Санаторный режим, холодные души, покой, диэтическое питание с богатым количеством фосфатов, вернули Павлу ясность мышления и радостное ощущение жизни. Веселый, жизнерадостный, он стыдился минутной своей слабости и при первой встрече с Бойко признался в этом.
– Ты был прав, - сказал Павел, крепко сжимая руку Бойко, - мысли о смерти, как я уже убедился, недоброкачественный продукт слабых организмов. Мне сейчас смешно и стыдно. Мне неудобно смотреть на тебя после того…
– Ладно, ладно!
– проворчал Бойко, - побольше фосфатов, почаще под холодный душ, и слабости исчезнут сами собой.
– Однако, - засмеялся Павел, - мне грозит другая опасность: заболеть от безделья.
– Это менее опасно!
– сказал Бойко.
– Впрочем, я разрешаю тебе читать газеты, а через несколько дней ты можешь делать небольшие прогулки по городу… Газеты можешь взять у меня.
* * *
С ворохом газет Павел поднялся на крышу санатории и с жадностью принялся за чтение.
Развернув «Правду»8, он пробежал глазами московскую жизнь, пометил карандашом несколько статей, которые считал необходимым прочитать сегодня, и, отложив газету в сторону, взял ленинградскую газету «Вперед»9.
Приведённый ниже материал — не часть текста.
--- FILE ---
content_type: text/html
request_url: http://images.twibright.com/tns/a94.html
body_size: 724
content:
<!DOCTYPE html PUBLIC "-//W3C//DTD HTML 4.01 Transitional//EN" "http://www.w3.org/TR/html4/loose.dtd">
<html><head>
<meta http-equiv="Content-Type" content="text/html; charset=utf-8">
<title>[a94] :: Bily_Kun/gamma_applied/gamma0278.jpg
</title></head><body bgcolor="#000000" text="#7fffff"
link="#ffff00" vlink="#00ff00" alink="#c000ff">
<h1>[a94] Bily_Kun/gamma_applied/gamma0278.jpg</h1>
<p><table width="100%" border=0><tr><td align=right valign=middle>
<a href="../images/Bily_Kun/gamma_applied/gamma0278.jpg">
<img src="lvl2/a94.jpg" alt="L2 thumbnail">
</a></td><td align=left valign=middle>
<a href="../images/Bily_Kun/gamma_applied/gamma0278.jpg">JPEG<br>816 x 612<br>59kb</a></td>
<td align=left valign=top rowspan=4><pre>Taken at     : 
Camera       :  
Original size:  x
8В конце второй пятилетки все московские газеты слились с газетой «Правда», которая начала выходить на 24 листах, увеличив тираж в тот же год до 15 миллионов. Такое же слияние произошло и в других крупных городах СССР. Количество газет уменьшилось, зато значительно вырос их тираж.
9Газета «Вперед» была образована путем слияния «Ленинградской правды», «Красной газеты» и «Смены».
В 1937 г. тираж этой огромной политической газеты достигал 6 миллионов. В описываемое время ее тираж доходит до 20 миллионов.